According to Karen Gedney, an award-winning creative director and copywriter, when constructing invitations for C-level executives, organisers must pay attention to three things; the physical format of the invite, the content and the language used.
Simply sending out a generic e-blast is a quick route to failure. “It’s nearly impossible to get top-level executives to even open your e-mail,” she told ClickZ. “An invitation should be sent via postal mail in such an elegant, personal envelope that an administrative assistant would never think of throwing it away.”

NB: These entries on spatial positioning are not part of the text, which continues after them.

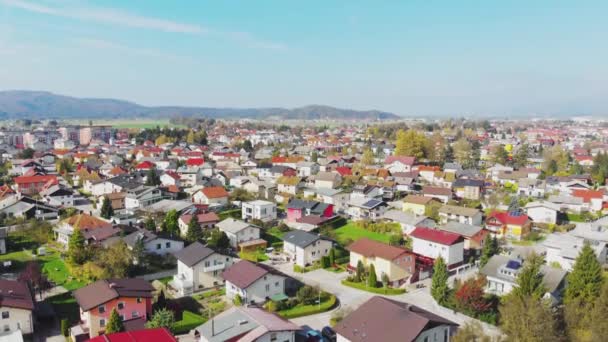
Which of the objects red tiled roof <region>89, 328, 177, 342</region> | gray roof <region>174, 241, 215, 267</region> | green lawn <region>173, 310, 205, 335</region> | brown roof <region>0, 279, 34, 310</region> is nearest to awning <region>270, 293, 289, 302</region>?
green lawn <region>173, 310, 205, 335</region>

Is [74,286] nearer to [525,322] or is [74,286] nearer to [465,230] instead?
[525,322]

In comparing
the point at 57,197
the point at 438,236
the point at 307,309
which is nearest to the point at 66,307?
the point at 307,309

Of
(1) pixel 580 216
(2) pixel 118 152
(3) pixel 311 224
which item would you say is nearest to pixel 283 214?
(3) pixel 311 224

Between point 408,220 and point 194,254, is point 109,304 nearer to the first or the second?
point 194,254

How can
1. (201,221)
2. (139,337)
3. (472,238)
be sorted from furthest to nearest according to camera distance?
1. (201,221)
2. (472,238)
3. (139,337)

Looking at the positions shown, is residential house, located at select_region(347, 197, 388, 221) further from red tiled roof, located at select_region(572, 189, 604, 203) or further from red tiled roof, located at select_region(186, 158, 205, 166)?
red tiled roof, located at select_region(186, 158, 205, 166)

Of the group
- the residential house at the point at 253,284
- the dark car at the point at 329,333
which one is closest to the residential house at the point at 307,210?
the residential house at the point at 253,284

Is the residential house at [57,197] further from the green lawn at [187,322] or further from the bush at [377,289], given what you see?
the bush at [377,289]
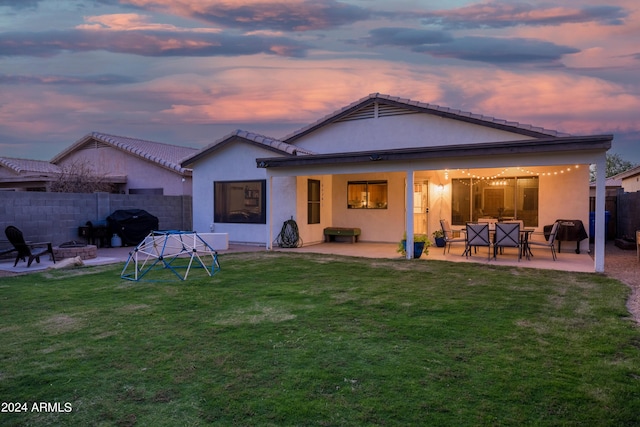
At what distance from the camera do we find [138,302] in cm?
593

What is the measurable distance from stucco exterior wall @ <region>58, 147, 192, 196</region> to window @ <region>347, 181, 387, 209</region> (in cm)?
676

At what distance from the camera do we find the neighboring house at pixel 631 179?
18.4 m

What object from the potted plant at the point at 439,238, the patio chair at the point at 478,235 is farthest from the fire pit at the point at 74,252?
the potted plant at the point at 439,238

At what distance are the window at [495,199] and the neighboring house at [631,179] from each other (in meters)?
8.77

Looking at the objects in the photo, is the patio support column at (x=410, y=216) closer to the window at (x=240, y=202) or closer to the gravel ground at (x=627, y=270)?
the gravel ground at (x=627, y=270)

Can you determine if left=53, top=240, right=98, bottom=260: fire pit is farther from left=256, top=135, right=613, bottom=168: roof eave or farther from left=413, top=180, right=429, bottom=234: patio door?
left=413, top=180, right=429, bottom=234: patio door

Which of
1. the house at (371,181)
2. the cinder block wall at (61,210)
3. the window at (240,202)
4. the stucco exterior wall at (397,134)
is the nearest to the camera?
the cinder block wall at (61,210)

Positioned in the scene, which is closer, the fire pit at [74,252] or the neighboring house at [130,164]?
the fire pit at [74,252]

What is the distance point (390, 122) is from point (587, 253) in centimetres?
674

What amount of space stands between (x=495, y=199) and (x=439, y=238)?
2.20 metres

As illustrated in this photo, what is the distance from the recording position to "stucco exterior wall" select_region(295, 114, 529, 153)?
1247 centimetres

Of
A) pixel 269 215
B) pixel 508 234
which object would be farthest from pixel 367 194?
pixel 508 234

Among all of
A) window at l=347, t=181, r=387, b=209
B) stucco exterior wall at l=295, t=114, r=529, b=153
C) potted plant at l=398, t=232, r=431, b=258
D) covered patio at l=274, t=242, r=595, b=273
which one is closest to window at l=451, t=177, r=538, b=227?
covered patio at l=274, t=242, r=595, b=273

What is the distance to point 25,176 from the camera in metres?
16.8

The invitation should not only look great, it should clearly and concisely convey the reasons the CEO should consider attending, and communicate the level of the event. For example:
“You are invited to join a small gathering of xx industry leaders for a round table discussion on outsourcing to China to enhance profitability, in the exclusive surroundings of Soho House. The event will hear from Joe Bloggs, founder of xx company, which successfully grew its profits by 60% last year by outsourcing elements of its operations. You will also have the opportunity to meet a representative from the Beijing Chamber of Commerce who can facilitate an introduction to key Chinese companies.”
Gedney adds that your invitation should strike the right tone, with a corporate writing style: “Don’t put your junior writers in charge of writing to senior executives,” she says. “You must write at the same level of your readers. Remember, this isn’t about dashing off an email. It’s about forging a relationship with a CEO who has the ultimate authority to approve your contracts.”
Although they might seem like elusive beasts, it is possible to find and lure in CEOs to attend your event – and these 4 steps are your net to catch them!
Offering business intelligence at a level unavailable anywhere else, or super-exclusive networking, will take extensive time and effort to organise, but the rewards will be well worth it.